» **PROMPT**: Search the records for "this" and copy each line that holds it.

» **PROVIDED MATERIAL**:

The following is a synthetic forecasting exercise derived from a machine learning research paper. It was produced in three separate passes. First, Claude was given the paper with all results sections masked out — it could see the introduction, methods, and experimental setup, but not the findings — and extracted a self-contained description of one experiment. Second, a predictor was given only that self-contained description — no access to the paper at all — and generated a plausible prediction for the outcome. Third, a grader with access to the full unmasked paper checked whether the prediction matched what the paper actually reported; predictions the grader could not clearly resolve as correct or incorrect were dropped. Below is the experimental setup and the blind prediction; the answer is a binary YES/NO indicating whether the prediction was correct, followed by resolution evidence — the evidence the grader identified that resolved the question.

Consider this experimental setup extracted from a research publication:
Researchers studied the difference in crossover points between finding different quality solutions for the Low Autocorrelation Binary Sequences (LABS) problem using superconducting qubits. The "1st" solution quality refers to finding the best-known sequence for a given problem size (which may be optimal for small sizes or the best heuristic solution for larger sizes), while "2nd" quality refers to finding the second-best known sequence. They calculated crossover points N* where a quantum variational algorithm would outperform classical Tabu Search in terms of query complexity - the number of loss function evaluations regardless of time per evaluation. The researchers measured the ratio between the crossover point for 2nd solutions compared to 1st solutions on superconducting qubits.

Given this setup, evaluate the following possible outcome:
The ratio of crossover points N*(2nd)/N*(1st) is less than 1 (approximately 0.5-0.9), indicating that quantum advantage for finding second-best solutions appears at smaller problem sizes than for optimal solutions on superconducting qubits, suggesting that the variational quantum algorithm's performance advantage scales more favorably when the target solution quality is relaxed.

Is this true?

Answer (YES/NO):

» **RESULT OF THE TASK**:
Consider this experimental setup extracted from a research publication:
Given this setup, evaluate the following possible outcome:
Is this true?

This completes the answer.